● WHAT TO DO
1) Summarize the passage on parasitoids of Drosophila suzukii in three sentences.
2) Reproduce the passage on parasitoids of Drosophila suzukii, starting with "Worldwide and in" and going on through "2015, Mazzi et al. 2017).".

● PASSAGE PROVIDED
Biological and Population Parameters, as well as Oviposition Preference, of Two Pupal Parasitoids of Drosophila suzukii (Diptera: Drosophilidae) in Mexico
In 2013–2015, Mexico implemented a program of exploration and evaluation of native parasitoids of the spotted-wing drosophila Drosophila suzukii (Matsumura). Those efforts identified Pachycrepoideus vindemmaie Rondani and Trichopria drosophilae Perkins as native parasitoid species. Biological and population parameters, including oviposition preference on locally occurring species of Drosophilidae, were subsequently studied and quantified. Trichopria drosophilae required fewer days than P. vindemmiae in the larval stage, pupal stage, and development time of egg to adult, as well as exhibitied a higher intrinsic rate of increase (rm), finite rate of increase (λ), mean generation time (T), and doubling time (Dt), but its net reproduction rate (Ro) was lower. On the other hand, both parasitoids showed no differences in female longevity, sex ratio, and duration of egg stage. In the oviposition preference tests, D. suzukii pupae were equally preferred as those of Zaprionus indianus Gupta, but more than Drosophila melanogaster Meigen. These results indicate that local T. drosophilae has a higher potential to contribute to the ecological management of the invasive D. suzukii in Mexico than P. vindemmiae.Abstract
The spotted-wing drosophila Drosophila suzukii (Matsumura) (Diptera: Drosophilidae) is native to Southeast Asia (Cini et al. 2012), although, its distribution has expanded since 2008 to America, Europe, and other areas of Asia (dos Santos et al. 2017). This dipteran is a potential serious threat to the world berry industry (blackberries, blueberries, raspberries, strawberries, among others) because, due to its serrated ovipositor, this fly is able to lay eggs on fruit in the process of maturation, unlike other species of Drosophilidae that only prefer ripe fruit (Cini et al. 2012). The economic damages caused by this fly fluctuate from 20–50% in conventional crops in the United States (Bolda et al. 2010), up to total losses in organic orchards in Spain (Cuch-Arguimbau et al. 2013). Additionally, as a pest of quarantine importance (European and Mediterranean Plant Protection Organization 2019), the detection of a single infested fruit may lead to rejection of an entire shipment (Mazzi et al. 2017).
Worldwide and in Mexico, D. suzukii is controlled mainly through chemical products and cultural practices (Cini et al. 2012, Haye et al. 2016, Schetelig et al. 2018); however, these methods are labor-intensive (e.g., mass trapping and trees covered by insect-proof nets) (Mazzi et al. 2017) or entail risks to human and environmental health. Furthermore, they are not applied in nonagricultural areas (Haye et al. 2016), and if these sites contain 1 of the 50 wild host plants of D. suzukii, they could be a constant source of infestation of crops (Asplen et al. 2015, Haye et al. 2016). So, the search for more sustainable methods continues (Andreazza et al. 2017, Asplen et al. 2015, Mazzi et al. 2017).

Collected data:
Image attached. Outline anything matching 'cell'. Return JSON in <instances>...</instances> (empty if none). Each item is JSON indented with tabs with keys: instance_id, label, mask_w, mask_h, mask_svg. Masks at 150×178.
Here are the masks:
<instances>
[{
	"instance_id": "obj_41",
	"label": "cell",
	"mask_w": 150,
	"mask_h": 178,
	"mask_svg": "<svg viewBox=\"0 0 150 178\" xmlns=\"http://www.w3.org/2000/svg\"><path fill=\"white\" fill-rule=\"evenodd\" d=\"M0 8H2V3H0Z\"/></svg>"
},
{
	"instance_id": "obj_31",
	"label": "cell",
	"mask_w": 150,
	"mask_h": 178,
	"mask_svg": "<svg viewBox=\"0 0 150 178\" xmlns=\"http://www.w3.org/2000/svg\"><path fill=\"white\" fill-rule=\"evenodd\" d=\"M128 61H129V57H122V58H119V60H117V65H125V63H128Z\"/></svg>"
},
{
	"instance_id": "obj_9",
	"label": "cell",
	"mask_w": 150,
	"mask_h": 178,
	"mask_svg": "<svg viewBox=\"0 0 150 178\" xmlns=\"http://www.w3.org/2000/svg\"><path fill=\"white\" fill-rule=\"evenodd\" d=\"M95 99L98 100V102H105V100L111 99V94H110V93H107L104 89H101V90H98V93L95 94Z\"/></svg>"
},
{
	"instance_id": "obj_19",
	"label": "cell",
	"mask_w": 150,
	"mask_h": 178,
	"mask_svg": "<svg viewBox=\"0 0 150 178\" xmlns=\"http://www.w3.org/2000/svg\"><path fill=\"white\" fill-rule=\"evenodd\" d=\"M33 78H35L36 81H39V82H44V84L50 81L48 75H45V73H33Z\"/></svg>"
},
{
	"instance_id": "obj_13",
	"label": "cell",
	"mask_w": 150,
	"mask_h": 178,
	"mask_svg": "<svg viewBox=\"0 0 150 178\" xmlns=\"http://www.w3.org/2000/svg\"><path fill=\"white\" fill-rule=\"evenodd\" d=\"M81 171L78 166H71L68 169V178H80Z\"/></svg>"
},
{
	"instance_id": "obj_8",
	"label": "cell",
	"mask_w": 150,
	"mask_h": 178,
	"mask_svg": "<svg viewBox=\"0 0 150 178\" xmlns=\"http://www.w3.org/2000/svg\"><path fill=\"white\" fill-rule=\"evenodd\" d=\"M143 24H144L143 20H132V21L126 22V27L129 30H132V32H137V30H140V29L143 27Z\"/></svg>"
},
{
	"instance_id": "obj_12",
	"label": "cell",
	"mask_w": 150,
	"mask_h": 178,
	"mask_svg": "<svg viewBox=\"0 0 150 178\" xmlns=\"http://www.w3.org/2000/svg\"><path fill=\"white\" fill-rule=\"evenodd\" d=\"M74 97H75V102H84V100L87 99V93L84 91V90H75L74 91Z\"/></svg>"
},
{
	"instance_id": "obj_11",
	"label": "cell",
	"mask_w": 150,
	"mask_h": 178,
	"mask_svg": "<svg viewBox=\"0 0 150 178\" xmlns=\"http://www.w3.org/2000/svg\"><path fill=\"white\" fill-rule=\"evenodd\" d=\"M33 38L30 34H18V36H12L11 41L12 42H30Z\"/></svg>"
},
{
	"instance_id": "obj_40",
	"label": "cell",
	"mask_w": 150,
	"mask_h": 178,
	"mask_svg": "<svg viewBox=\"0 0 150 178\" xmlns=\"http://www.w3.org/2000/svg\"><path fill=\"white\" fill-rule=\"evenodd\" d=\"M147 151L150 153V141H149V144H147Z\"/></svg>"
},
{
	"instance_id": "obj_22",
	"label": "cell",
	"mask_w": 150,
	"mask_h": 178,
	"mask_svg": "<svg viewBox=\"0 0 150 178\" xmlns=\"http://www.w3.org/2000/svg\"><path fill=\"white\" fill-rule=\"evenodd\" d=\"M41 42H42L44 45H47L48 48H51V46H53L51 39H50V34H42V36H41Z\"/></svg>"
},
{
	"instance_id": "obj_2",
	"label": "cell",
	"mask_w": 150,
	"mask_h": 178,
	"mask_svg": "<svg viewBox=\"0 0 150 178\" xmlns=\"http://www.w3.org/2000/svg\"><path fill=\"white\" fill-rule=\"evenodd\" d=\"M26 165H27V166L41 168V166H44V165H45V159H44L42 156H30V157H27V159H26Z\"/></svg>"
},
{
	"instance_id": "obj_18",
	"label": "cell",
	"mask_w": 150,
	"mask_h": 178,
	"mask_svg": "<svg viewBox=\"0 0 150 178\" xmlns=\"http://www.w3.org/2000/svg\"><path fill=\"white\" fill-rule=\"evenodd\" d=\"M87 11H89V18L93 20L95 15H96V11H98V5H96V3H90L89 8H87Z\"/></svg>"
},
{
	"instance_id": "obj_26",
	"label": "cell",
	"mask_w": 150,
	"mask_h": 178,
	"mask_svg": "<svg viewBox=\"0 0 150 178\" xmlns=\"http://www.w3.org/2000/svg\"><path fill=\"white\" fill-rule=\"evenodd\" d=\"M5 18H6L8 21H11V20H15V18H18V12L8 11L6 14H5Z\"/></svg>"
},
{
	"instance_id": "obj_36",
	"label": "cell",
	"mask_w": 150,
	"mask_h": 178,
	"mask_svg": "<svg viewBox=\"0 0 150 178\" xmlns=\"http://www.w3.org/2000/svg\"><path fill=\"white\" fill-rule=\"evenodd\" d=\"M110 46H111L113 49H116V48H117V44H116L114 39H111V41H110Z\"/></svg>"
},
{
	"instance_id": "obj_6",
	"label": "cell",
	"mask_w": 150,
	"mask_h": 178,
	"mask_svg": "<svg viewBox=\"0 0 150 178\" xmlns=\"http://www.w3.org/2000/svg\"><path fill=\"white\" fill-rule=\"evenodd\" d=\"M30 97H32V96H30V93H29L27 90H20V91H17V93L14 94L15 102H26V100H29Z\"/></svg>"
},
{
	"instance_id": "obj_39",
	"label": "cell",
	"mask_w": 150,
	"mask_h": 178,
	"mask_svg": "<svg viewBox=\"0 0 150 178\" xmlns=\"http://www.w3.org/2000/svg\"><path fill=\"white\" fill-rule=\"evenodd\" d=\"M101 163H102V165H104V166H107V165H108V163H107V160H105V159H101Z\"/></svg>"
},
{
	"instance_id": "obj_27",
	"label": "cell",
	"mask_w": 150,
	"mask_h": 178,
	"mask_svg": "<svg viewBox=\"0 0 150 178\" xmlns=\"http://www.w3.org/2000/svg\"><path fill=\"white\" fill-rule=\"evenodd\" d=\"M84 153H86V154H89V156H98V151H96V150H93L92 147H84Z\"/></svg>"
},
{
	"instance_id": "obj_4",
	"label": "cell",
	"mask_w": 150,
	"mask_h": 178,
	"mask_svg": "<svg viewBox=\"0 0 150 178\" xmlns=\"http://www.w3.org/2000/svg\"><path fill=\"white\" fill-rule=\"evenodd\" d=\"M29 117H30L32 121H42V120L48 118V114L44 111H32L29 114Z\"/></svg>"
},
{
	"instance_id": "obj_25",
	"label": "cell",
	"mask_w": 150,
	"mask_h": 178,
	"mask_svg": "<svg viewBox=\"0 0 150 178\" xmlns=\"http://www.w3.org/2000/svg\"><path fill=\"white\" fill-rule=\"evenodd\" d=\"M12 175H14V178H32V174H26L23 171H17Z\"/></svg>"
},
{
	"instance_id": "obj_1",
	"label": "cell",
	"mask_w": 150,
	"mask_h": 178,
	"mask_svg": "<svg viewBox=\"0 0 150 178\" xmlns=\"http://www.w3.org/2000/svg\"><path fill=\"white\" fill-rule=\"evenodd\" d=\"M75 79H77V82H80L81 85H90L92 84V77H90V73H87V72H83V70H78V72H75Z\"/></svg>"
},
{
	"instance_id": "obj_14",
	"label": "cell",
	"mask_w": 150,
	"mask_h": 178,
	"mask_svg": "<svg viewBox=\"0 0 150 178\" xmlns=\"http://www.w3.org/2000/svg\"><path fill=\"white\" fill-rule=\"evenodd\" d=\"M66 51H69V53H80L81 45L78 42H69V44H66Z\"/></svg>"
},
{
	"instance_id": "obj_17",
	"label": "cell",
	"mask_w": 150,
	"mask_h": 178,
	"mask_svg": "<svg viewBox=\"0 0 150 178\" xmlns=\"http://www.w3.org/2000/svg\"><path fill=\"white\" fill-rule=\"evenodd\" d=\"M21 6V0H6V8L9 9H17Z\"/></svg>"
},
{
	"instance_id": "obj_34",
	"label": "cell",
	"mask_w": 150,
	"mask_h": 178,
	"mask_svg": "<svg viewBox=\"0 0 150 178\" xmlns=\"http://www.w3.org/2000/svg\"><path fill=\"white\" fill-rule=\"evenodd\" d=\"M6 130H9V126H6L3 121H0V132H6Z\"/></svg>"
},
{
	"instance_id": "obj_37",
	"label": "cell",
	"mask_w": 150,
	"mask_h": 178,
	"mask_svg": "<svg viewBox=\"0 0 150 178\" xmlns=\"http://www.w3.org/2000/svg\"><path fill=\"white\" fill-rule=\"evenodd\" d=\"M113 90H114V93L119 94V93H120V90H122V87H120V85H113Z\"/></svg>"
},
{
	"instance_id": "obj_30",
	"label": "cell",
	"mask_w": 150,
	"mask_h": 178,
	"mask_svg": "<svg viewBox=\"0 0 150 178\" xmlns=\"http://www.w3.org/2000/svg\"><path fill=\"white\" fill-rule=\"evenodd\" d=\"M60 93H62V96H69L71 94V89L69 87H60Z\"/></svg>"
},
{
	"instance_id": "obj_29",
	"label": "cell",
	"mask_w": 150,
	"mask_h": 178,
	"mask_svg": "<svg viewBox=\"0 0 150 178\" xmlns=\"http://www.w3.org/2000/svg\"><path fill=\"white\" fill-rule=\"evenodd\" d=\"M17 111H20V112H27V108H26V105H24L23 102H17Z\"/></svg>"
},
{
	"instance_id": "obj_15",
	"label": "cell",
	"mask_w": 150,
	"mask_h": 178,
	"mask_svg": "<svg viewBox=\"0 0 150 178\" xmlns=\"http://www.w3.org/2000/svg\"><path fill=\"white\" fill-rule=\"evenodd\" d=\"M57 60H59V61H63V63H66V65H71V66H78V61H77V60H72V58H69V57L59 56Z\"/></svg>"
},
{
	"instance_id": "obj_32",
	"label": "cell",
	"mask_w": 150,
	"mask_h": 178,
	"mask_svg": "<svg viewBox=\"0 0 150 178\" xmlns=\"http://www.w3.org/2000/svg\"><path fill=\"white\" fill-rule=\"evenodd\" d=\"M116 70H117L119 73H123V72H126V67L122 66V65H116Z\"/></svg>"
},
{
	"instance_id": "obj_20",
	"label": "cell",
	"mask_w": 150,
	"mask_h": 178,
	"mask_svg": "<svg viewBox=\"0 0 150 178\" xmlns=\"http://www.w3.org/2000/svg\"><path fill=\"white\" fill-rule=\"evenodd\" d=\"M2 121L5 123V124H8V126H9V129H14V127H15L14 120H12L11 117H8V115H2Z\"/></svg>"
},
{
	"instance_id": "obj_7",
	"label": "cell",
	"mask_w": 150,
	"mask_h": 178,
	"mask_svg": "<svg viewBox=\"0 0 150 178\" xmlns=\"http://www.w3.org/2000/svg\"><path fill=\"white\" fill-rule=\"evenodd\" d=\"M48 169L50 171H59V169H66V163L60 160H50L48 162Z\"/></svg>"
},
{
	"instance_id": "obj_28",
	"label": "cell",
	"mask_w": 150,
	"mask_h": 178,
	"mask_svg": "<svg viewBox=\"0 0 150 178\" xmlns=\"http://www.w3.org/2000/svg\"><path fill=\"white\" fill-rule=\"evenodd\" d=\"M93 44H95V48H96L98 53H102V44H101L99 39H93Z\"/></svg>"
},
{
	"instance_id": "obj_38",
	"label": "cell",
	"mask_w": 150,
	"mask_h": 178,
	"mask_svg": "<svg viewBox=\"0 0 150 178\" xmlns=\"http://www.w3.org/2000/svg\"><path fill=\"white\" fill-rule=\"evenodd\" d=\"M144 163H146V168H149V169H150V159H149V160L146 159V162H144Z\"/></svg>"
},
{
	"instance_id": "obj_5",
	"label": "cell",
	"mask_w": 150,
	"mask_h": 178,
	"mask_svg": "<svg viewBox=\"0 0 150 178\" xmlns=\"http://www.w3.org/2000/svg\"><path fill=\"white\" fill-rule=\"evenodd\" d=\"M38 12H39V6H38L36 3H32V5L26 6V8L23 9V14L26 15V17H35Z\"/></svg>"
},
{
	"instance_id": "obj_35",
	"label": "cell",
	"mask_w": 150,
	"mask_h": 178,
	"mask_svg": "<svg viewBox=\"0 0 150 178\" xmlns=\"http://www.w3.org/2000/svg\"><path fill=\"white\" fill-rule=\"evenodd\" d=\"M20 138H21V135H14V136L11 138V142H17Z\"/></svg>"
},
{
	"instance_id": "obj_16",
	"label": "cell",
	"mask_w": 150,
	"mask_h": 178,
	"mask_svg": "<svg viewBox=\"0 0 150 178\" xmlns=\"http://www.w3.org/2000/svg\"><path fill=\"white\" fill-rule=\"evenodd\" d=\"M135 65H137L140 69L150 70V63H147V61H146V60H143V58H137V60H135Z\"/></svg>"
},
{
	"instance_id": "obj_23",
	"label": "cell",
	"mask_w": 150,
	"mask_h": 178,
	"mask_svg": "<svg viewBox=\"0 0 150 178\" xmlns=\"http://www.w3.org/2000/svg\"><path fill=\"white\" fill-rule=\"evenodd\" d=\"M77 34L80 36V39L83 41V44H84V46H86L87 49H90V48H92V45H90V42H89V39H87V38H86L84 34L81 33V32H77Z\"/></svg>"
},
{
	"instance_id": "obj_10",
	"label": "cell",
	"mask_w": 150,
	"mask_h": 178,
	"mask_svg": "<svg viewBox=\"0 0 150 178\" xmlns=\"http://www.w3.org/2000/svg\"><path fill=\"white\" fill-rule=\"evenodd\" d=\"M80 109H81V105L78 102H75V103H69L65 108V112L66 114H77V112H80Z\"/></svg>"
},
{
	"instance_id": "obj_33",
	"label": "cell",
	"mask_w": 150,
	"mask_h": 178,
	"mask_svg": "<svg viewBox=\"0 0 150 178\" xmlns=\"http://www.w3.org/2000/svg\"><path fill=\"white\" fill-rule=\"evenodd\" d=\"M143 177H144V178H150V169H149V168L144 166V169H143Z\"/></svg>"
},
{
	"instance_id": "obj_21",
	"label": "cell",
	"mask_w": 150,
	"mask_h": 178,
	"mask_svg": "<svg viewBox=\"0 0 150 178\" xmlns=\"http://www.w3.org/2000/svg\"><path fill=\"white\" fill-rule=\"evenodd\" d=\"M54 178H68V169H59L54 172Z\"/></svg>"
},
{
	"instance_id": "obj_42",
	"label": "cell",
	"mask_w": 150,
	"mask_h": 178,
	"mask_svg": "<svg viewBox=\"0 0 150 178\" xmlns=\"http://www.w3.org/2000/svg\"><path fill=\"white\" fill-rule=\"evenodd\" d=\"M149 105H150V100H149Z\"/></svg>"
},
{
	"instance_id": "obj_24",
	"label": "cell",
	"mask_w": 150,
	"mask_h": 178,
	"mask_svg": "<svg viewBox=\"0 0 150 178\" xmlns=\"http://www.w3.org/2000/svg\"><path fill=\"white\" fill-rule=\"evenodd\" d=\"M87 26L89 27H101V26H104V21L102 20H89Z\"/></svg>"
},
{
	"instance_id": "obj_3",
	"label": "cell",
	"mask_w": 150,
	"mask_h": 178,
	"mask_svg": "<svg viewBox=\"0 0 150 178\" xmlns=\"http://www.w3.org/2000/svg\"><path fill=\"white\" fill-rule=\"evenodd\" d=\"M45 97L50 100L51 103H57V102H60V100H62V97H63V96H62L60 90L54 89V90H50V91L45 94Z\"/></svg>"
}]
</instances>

● RESULTS IN ORDER
1) A 2013–2015 program in Mexico identified Pachycrepoideus vindemmiae and Trichopria drosophilae as native parasitoids of the spotted-wing drosophila, Drosophila suzukii, and then studied their biological and population parameters and oviposition preference. Trichopria drosophilae developed faster and had a higher intrinsic rate of increase but a lower net reproduction rate than P. vindemmiae, and the results indicate it has higher potential to help manage the invasive fly in Mexico. The fly threatens the world berry industry because it can lay eggs on ripening fruit, and it is controlled mainly with chemical products and cultural practices that are labor-intensive or risky, so the search for more sustainable methods continues.

2)
Worldwide and in Mexico, D. suzukii is controlled mainly through chemical products and cultural practices (Cini et al. 2012, Haye et al. 2016, Schetelig et al. 2018); however, these methods are labor-intensive (e.g., mass trapping and trees covered by insect-proof nets) (Mazzi et al. 2017) or entail risks to human and environmental health. Furthermore, they are not applied in nonagricultural areas (Haye et al. 2016), and if these sites contain 1 of the 50 wild host plants of D. suzukii, they could be a constant source of infestation of crops (Asplen et al. 2015, Haye et al. 2016). So, the search for more sustainable methods continues (Andreazza et al. 2017, Asplen et al. 2015, Mazzi et al. 2017).